Misa de 11 bajo el viaducto y centenares de coches
A la casa del Señor se puede acceder por delante o por detrás. El compromiso de los fieles está, eso sí, en que una vez dentro, la puerta —la que sea que se haya utilizado— quede bien cerrada. “Hace falta silencio para hablar con Dios”, argumenta Matilde Ruiz, de 91 años, una devota que asiste de lunes a domingo a la capilla de Santo Domingo de la Calzada. Por encima de su cabeza, a algo más de tres metros, discurre la M-30 a su paso por el barrio de Puerta de Hierro. El zumbido de los coches se cuela en la capilla, como el runrún de las moscas en una tarde de verano. “Si vienes tres días seguidos los dejas de escuchar. Es como si hubieran desaparecido, como si ya no estuvieras debajo de un puente”, asegura Ruiz antes de arrodillarse con sorprendente flexibilidad ante el altar.

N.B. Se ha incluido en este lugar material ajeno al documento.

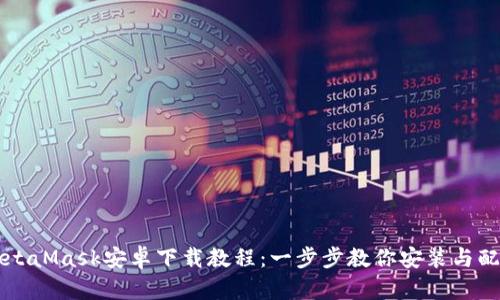 MetaMask安卓下载教程：一步步教你安装与配置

La capilla fue inaugurada en 1977 por el cardenal Vicente Enrique y Tarancón. El párroco, Ignacio Luis de Orduña, de 61 años, narra la historia de cómo acabaron aquí, incrustados en uno de los tres ojos del viaducto. “Madrid había crecido mucho por el lado de Puerta de Hierro, y era necesario construir una nueva parroquia. Mientras se levantaba la del Bautismo del Señor, teníamos que ir creando comunidad. ¿Dónde había hueco? Pues debajo del puente. Lo importante era empezar por algún lado”, rememora. “Es un barrio muy creyente. Gente de orden”, relata. El templo se encuentra rodeado por bloques altos, chalets y mansiones casi amuralladas con videovigilancia y un servicio de seguridad privada 24 horas al día. Hasta allí llega además el anillo verde ciclista. “Debe de ser la única iglesia a la que la gente viene sudada de montar en bici”, bromea el religioso.

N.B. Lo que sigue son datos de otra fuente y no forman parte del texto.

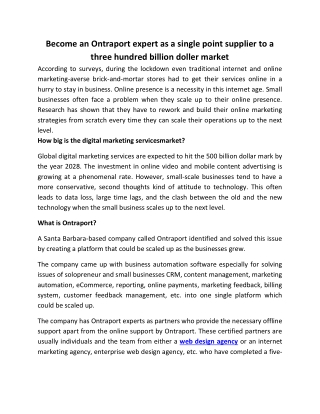 Become an Ontraport expert as a single point supplier to a three hundred billion doller market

De lunes a viernes, los parroquianos llegan, sobre todo, ayudados por un bastón o andador. La edad no baja de los 80 años. Entran con sigilo, y se marchan sin armar ruido. Aunque se ven a diario —son siempre los mismos— nunca hablan entre ellos en el templo. Durante el oficio, ni siquiera puede escucharse un mero bisbiseo de los presentes, solo la voz clara y contundente del sacerdote. Este explica que estudió cine, que es un amante del séptimo arte, y que por eso sabe cuándo y cómo provocar una pausa dramática en medio de sus sermones. “Yo lo que busco es la meditación, que piensen, que reflexionen un poquito. Falta nos hace”, comenta De Orduña, que tras la misa se revela como un hombre hablador, que atiende continuamente llamadas por teléfono de sus feligreses.

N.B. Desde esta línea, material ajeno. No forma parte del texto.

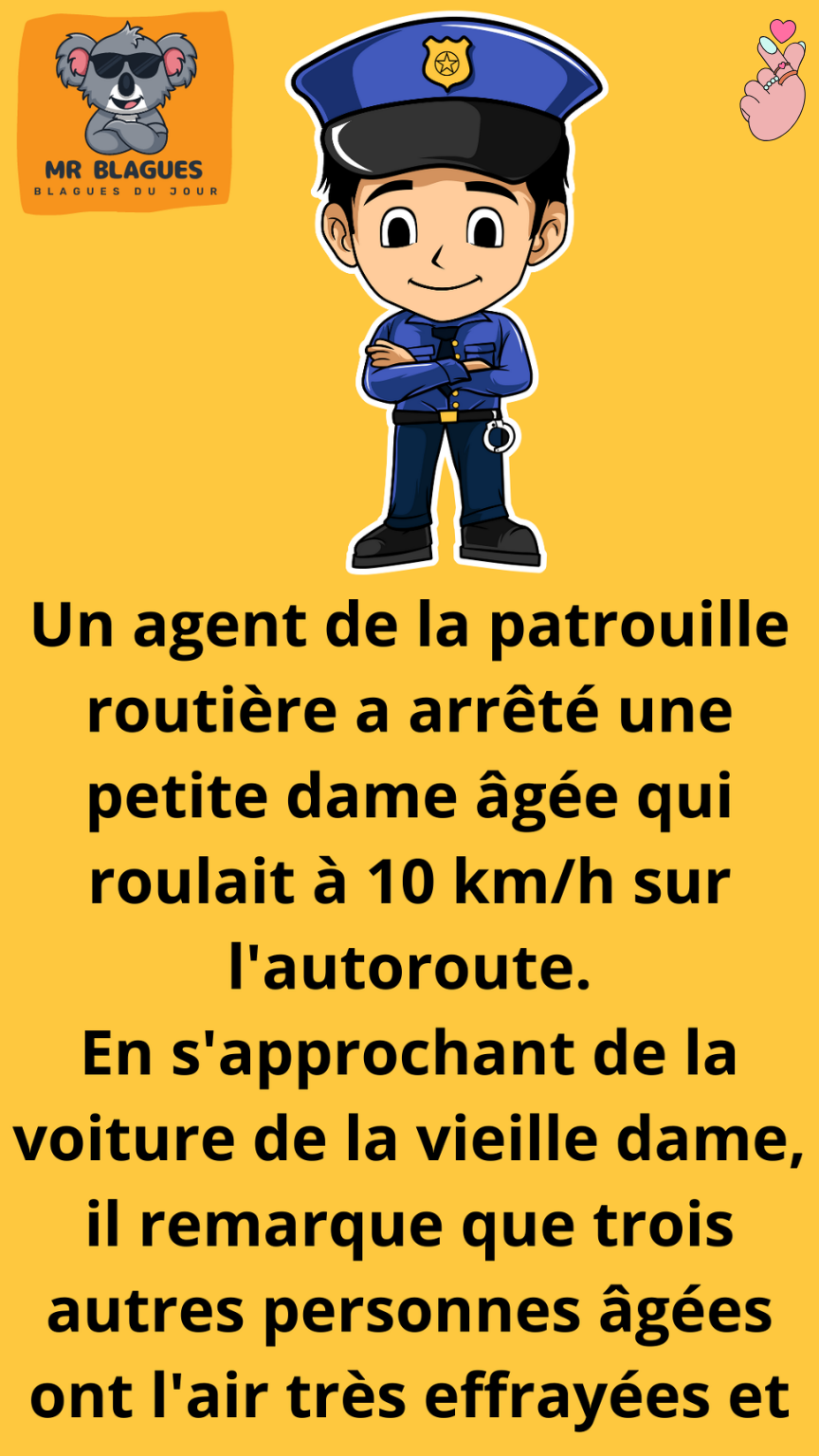 Le policier a ri quand la vieille dame a dit cela !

En la capilla Santo Domingo de la Calzada la actividad se reduce a los cultos —de lunes a domingo a las 11.00— y confesiones. El párroco cree que Puerta de Hierro “es un pueblo a la vieja usanza. De formación religiosa de toda la vida”. Como ejemplo, Amparo y Julián, de 88 y 90 años, que prefieren no dar sus apellidos. La pareja entra con la misa empezada, viene a diario. “Entre recado y recado un rezo no viene mal”, dicen. Se sientan en los bancos traseros mientras el sacerdote lee la carta del apóstol san Pablo a los efesios y pide el fin de la guerra en Israel, Líbano, Ucrania… La pareja se marcha tras el culto, Julián tiene que comprar unos “cachivaches”. Y De Orduña regresa al despacho, donde espera un rato por si alguien necesita de sus consejos.